Antibiotic-resistant bacteria attack about 2 million people annually in the USA and kill at least 23,000, according to the CDC.
Jennifer Boswell, a pharmacist with Health PEI, said misuse of antibiotics leads creates superbugs that are resistant to them.
Three-quarters of respondents consider antibiotic insurgency means a physique is resistant to a drugs, for example, since in fact it is a germ themselves that spin resistant to antibiotics, and their widespread causes hard-to-treat infections.
The scientists were conducting routine surveillance for antibiotic resistance in E. coli when they found the resistant specimen in a pig.
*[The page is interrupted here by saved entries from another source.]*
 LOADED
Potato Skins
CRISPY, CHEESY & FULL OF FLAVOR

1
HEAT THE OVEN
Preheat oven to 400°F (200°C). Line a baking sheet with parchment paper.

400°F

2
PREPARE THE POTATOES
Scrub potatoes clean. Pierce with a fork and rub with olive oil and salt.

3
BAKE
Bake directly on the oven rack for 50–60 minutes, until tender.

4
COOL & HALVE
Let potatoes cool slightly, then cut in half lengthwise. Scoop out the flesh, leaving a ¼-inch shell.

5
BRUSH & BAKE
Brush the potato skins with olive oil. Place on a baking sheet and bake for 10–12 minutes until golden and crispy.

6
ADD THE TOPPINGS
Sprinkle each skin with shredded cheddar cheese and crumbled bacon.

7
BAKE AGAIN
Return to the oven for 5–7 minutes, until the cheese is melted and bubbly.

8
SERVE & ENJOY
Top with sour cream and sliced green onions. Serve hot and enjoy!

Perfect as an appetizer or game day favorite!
Broken down by country, the survey for instance showed that five percent of Chinese respondents who had taken antibiotics in the past six months had purchased them on the Internet, while the same percentage in Nigeria had bought them from a stall or hawker. Not taking the full course of antibiotics doesn’t benefit the user at all, it just leaves behind bacteria that are better adapted at evading the effects of the drug, leading to a more resistant strain. “If MCR-1 becomes global, which is a case of when not if, and the gene aligns itself with other antibiotic resistance genes, which is inevitable, then we will have very likely reached the start of the post-antibiotic era”. Almost half (44%) of people surveyed think antibiotic resistance is only a problem for people who take antibiotics regularly. The survey found that nearly two thirds (64 per cent) respondents said that they know antibiotic resistance is an issue that could affect them and their families, but how it affects them and what they can do to address it are not well understood.
“Doctors must treat antibiotics as a valuable commodity”, Chan emphasized.
“More than three quarters (76 pc) of respondents report having taken antibiotics within the past six months”.
This year on Antibiotic Awareness Day everyone is asked to pledge their support and become an “Antibiotic Guardian” whether they’re doctors, farmers, vets or the general public.